Page 1 of 3

[SOLVED] uasyncio is blocked for 1 hour, 11 minutes on ESP8266

Posted: Fri May 17, 2019 12:21 pm
by jomas
UPDATE may 22: Cause found. The blocking is caused by a bug in mp_hal_ticks_ms.

Under certain conditions uasyncio is blocked for exactly 1 hour, 11 minutes. This was first reported in topic viewtopic.php?f=16&t=4706. I have been running several esp8266 (ESP-12) units to try to reduce the code that shows this behavior. I came to this code:

Code: Select all

# Date: april 26, 2019
import utime
from machine import Pin, Timer
import uasyncio as asyncio

class MP_BUG:
    
    def __init__(self):
        Pin(12, Pin.OUT).value(0); Pin(13, Pin.OUT).value(0); Pin(15, Pin.OUT).value(0)
        self.buz = Pin(5, Pin.OUT) ; self.buz.value(0)
        self.led = Pin(2, Pin.OUT) ; self.led.value(1)
        self.tim = Timer(-1)
        self.tim.init(period=5000, callback=self.watchdog)
        self.second = self.watchdog_second = 0

    def watchdog(self, timer):
        print("Watchdog", self.second)
        if self.second == self.watchdog_second:
            self.buz.value(1)
        self.watchdog_second = self.second
        
    def now_sec(self):
        """Return time."""
        return utime.ticks_us()//1000000

    @asyncio.coroutine
    def time_loop(self):
        print("Start coroutine time_loop")
        while True:
            now = utime.localtime(self.now_sec())
            self.second = now[5]
            await asyncio.sleep_ms(10)

    @asyncio.coroutine
    def show(self):
        print("Start coroutine show")
        while True:
            while not self.second == 0:
                await asyncio.sleep_ms(100)
            # Blink 30 times
            for i in range(30):
                self.led.value(0)
                await asyncio.sleep_ms(4)
                self.led.value(1)
                await asyncio.sleep_ms(50)
            await asyncio.sleep(2)

    def run(self):
        loop = asyncio.get_event_loop()
        loop.create_task(self.show())
        loop.run_until_complete(self.time_loop())

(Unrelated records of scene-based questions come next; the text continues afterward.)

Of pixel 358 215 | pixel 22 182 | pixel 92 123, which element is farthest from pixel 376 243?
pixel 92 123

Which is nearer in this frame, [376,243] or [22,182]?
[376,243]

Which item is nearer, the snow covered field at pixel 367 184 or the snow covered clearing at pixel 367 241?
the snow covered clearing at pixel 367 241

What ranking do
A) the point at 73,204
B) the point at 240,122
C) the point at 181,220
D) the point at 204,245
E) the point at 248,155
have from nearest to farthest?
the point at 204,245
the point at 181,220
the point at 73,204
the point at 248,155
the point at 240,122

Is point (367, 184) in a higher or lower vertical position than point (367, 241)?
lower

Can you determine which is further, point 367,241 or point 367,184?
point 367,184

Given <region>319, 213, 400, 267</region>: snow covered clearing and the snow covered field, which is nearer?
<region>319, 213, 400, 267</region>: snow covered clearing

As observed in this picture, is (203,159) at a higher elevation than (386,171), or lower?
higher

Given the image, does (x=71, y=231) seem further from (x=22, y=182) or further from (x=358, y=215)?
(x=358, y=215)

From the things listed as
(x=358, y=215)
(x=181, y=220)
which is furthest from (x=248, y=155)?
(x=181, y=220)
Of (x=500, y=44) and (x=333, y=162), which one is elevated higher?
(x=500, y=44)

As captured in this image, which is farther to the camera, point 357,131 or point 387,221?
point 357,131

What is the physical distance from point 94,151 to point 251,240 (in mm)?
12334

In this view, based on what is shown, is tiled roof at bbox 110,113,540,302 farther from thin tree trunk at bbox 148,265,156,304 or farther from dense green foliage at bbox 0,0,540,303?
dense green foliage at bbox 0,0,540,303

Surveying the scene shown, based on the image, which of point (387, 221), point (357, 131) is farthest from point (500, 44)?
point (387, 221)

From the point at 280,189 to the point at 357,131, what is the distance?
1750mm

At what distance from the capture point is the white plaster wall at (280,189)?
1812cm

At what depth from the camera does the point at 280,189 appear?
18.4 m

stop = Pin(4, Pin.IN, Pin.PULL_UP)
utime.sleep(2)
if not stop.value() == 0:
    mpbug = MP_BUG()
    mpbug.run()
Two coroutines:
'time_loop', that update self.seconds.
'show' that waits until self.seconds is 0 and then blinks a led for 30 times.

The watchdog watch if the seconds get updated. If not then self.buz (Buzzer) will get high.

If this code is run (just put this as main.py on your esp8266.) then after a while (can be hours or days) the coroutines are blocked for exactly 1 hour, 11 minutes. After this time the coroutines and the program will continue as if nothing happened.
(btw. 1 hour, 11 minutes is 2^32 uSeconds, that is one cycle of the internal system_get_time() call of the Espressif SDK.)

The same (more or less) code without uasyncio never blocks and this unit is running continuously for months without problems.
I have tried the standard 1.10 version of MP and the version of pfalcon (pycopy, uasyncio V2) but they al have the same behaviour.

How can this bug reported? I don't have a github account.
Anyone has suggestions to avoid this blocking without skipping uasyncio?

Re: uasyncio is blocked for 1 hour, 11 minutes (Bug?)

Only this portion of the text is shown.